Service to markets without LCC service - folks in Harrisburg PA going to Raleigh NC can either fly a network carrier from the local airport or drive to BWI (soon PHL) and fly a LCC. Convenience carries some price.

International service - While folks going from PVD to PHL might not pay more to fly US, if they are connecting to a flight to LGW US should be able to charge more per mile for the PVD-PHL leg - again the convenience (only have to buy one ticket, don't have to claim baggage and recheck it, etc) carries a price. And this leads to...

Interlining - wheither changing carriers as above or as better back-up protection for cancelled/delayed flights, this is worth some premium.

Clearly you have to match fares with the LCC where you compete head to head - on a portion of your seats. But your top fares can be higher (in coach) than the LCC in head to head markets and all fares can be higher in non-competitive markets. Of course, F/C can be higher in all markets.

The $64 Million question is how much more - clearly not as much as in the past.

Jim

ps - the big similiarity between hotels and airlines is the perishability of the product. You can't sell a hotel room on a given night once that night is over and you can't sell a seat on a flight once the plane leaves the gate. But you can't go to Days Inn and ask for the 5-star suite or the La Quinta and call room service - if you want those things you go to a different hotel. Network carriers attempt to be all things to all the people riding the same airplane, whether they want the lowest fare, a F/C seat, an international destination, etc. Of course, Days Inn or La Quinta could add luxury suites, room service, etc, but they have to be paid for one way or another.
 
BoeingBoy said:
Service to markets without LCC service - folks in Harrisburg PA going to Raleigh NC can either fly a network carrier from the local airport or drive to BWI (soon PHL) and fly a LCC. Convenience carries some price.
And a price that is apparently too high to be sustainable.

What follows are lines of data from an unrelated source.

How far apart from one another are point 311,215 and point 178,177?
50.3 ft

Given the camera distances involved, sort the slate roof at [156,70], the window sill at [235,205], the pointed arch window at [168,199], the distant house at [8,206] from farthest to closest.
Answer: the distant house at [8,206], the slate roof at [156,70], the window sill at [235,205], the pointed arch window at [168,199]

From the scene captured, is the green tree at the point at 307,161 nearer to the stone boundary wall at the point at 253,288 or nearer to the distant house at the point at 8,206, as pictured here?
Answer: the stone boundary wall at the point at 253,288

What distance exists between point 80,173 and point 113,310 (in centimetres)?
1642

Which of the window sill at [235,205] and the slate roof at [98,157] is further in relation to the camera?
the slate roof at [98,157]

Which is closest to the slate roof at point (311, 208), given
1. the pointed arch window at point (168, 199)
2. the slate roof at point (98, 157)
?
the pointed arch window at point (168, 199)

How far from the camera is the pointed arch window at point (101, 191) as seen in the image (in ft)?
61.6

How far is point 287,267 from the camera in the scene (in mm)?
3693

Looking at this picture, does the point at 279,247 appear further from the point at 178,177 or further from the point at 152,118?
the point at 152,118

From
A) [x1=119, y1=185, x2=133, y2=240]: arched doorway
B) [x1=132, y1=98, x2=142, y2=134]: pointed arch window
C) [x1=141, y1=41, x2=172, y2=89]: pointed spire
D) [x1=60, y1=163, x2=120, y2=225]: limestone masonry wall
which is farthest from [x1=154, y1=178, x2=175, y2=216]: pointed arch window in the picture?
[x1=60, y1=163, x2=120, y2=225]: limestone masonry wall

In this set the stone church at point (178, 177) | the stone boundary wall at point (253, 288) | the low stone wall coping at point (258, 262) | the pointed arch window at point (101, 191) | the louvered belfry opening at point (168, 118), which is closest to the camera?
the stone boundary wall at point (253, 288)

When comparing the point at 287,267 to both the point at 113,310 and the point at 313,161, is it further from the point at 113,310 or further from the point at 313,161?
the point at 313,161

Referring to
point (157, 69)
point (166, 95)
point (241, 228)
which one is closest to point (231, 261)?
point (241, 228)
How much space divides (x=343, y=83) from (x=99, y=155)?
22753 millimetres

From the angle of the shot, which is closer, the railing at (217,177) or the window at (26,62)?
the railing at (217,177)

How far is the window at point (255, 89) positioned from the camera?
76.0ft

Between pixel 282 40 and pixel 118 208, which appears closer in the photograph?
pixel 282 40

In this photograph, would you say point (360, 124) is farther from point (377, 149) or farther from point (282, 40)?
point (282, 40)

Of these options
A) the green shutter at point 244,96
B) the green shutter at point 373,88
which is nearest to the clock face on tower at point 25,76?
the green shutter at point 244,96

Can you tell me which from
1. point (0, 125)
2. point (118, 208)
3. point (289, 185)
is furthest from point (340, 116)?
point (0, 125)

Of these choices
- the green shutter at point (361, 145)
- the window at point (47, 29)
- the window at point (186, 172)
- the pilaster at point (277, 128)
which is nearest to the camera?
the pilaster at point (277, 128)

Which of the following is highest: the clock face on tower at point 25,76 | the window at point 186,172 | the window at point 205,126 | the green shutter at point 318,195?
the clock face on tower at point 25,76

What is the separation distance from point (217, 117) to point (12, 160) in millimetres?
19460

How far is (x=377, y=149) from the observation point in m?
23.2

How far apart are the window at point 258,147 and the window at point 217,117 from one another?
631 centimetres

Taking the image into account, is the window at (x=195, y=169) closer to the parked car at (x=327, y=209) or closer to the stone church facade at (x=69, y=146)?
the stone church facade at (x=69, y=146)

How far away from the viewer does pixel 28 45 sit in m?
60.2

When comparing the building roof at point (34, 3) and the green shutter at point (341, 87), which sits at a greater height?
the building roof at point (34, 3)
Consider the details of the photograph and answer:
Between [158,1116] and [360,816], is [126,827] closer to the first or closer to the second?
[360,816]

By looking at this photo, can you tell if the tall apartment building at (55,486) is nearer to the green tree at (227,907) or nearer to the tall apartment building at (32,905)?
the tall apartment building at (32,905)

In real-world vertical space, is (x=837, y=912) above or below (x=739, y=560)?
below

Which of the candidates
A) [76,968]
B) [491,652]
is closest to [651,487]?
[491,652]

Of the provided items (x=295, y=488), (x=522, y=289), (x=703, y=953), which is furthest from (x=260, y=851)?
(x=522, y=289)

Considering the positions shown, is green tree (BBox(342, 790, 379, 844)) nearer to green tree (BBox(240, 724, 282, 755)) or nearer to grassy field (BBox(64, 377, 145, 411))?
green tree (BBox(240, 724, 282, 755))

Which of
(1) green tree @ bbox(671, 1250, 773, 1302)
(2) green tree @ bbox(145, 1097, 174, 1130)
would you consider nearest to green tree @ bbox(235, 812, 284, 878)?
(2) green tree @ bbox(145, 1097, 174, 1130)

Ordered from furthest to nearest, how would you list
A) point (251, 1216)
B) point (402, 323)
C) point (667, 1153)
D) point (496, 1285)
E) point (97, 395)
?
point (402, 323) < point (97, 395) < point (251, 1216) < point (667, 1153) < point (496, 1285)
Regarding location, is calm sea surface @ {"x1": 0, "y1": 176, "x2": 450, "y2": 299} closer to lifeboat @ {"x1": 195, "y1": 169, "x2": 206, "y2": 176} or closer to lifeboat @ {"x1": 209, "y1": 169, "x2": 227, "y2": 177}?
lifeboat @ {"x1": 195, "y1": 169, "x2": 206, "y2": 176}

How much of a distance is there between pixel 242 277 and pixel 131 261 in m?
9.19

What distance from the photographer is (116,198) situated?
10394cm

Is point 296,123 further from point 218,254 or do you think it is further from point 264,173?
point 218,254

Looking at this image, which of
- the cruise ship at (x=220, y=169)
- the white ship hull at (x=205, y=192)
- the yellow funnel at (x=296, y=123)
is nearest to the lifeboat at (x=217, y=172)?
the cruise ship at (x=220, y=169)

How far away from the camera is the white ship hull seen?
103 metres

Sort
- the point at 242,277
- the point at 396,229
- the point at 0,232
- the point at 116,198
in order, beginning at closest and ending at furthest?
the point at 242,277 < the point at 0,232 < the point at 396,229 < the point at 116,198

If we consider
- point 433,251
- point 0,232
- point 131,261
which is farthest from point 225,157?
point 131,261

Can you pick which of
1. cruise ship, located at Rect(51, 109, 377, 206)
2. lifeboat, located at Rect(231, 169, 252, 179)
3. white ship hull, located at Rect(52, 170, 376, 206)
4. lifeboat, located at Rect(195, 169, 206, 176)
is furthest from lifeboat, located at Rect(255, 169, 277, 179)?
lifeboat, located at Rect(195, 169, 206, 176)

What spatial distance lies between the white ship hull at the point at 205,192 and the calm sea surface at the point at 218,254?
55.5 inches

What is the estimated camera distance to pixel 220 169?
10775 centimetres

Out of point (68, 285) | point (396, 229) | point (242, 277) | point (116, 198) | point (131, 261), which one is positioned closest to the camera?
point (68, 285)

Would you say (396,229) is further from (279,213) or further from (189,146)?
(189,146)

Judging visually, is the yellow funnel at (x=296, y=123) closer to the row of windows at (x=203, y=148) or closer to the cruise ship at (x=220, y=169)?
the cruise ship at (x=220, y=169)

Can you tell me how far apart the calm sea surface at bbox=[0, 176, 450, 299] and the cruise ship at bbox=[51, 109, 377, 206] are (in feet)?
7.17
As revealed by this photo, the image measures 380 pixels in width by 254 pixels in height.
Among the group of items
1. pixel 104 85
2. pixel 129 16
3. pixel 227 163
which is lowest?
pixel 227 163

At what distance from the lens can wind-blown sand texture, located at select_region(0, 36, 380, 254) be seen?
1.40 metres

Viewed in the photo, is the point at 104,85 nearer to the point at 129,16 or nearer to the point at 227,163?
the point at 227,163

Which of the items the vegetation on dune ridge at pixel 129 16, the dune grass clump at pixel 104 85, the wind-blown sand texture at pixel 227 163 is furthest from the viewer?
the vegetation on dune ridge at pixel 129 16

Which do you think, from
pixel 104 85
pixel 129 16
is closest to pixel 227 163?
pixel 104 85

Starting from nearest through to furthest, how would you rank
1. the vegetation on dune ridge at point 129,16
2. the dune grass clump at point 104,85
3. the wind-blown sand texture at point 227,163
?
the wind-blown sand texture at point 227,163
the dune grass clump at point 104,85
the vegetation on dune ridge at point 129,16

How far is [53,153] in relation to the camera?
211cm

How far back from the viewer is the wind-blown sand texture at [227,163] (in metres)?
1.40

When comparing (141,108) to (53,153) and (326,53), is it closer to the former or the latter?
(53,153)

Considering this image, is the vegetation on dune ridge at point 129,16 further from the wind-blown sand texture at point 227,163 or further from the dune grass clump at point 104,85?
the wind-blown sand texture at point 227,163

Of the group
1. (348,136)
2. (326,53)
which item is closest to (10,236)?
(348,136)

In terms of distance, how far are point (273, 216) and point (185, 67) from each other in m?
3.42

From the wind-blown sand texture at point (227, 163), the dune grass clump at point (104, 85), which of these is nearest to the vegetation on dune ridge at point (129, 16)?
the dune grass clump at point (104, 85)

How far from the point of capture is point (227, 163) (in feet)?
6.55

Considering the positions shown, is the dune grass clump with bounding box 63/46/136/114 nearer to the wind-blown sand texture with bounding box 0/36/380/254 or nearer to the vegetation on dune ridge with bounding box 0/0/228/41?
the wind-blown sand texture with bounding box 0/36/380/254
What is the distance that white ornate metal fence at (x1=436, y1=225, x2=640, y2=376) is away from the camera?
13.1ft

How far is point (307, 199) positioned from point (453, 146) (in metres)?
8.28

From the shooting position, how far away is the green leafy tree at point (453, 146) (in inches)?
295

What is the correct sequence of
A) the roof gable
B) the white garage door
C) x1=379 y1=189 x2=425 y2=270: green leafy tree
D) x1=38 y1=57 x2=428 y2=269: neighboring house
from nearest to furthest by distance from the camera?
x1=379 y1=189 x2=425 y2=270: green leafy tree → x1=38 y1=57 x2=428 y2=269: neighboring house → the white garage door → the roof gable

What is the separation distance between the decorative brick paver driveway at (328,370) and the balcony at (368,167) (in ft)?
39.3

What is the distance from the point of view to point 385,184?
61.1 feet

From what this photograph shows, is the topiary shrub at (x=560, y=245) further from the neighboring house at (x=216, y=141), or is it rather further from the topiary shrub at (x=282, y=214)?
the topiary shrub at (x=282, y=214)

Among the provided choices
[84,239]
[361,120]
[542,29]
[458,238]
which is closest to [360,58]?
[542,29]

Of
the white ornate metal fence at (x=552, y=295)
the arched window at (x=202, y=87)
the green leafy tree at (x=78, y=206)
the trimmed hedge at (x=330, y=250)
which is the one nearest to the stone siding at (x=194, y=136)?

The $64 Million question is how much more - clearly not as much as in the past.
Nope. And will they be willing to pay ~75% more for FC than for the average coach seat? That seems to be the amount of increased cost.

Hey, you know what? That accounts for a portion of increased CASM, doesn't it? In the not too distant past, FC made up about 8% of all mainline seats, which would make those seats cover about 12% of the total cost. I wonder if that's where this silly "maybe we should get rid of FC" idea comes from? I mean, it's totally counterproductive, but that might be the source of the idea.
 
mweiss,

You are correct, of course - having F/C increases CASM. 12 F/C seats could be 18 coach seats even if the extra pitch was retained. For comparison, US 737-300's have 126 seats (114 coach, 12 f/c) while WN's 737-300's have 137 seats. US A320's have 142 seats while JB's have 156.

When you combine the lower capacity of the aircraft when you have F/C with the amount of F/C seats actually sold, the result is the thought that maybe the F/C cabin should be downsized or eliminated. Of course, the better answer is to sell more of those F/C seats by any or all of several methods.